Source data:
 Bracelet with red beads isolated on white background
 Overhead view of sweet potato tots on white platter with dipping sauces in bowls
--
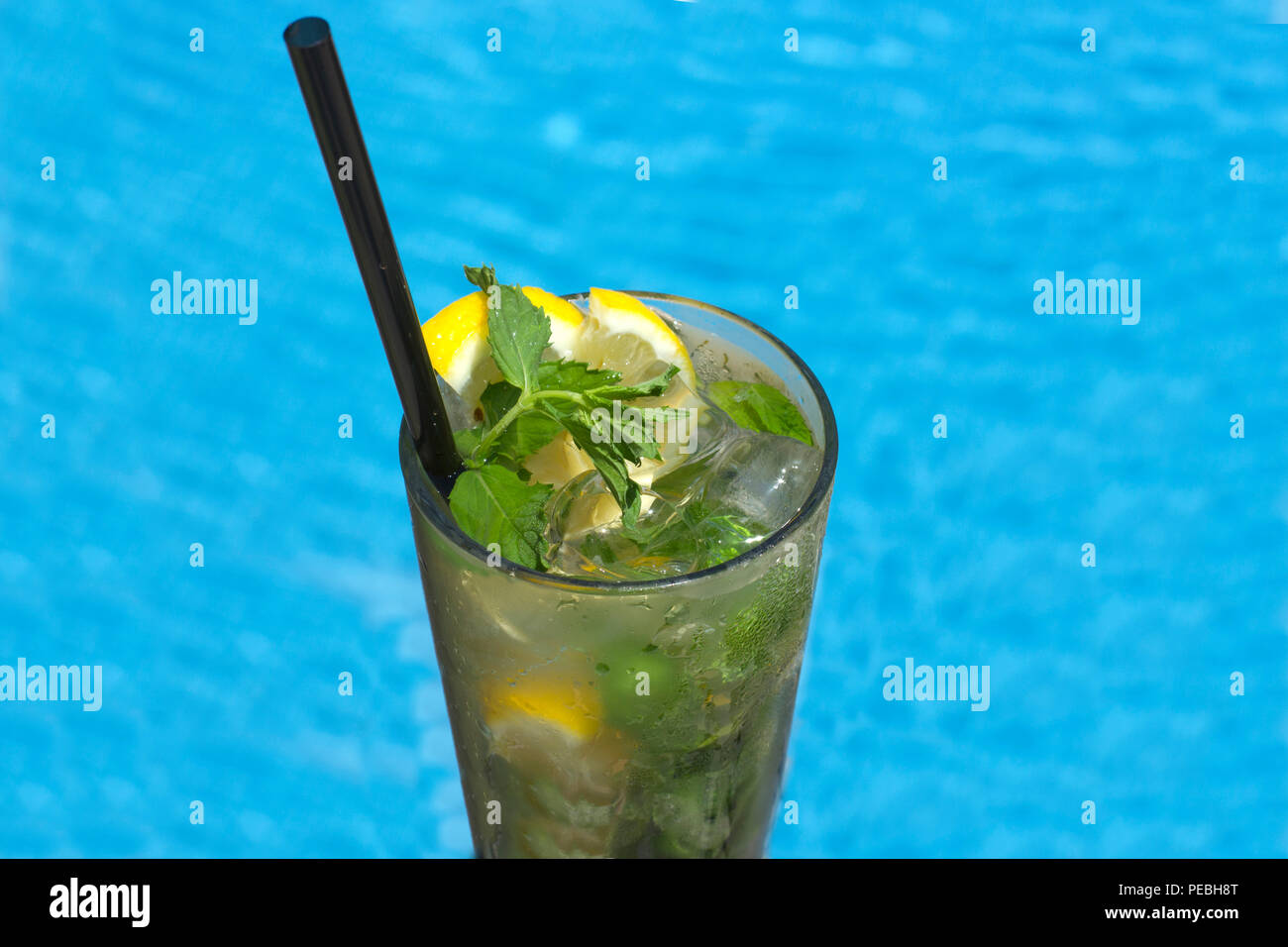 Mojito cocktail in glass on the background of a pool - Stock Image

What you will do:
Above this task is a listing. Restate, word for word and with nothing added, the lines from the one with "Bracelet with red" through the one with "Overhead view of".

Task response:
 Bracelet with red beads isolated on white background
 Overhead view of sweet potato tots on white platter with dipping sauces in bowls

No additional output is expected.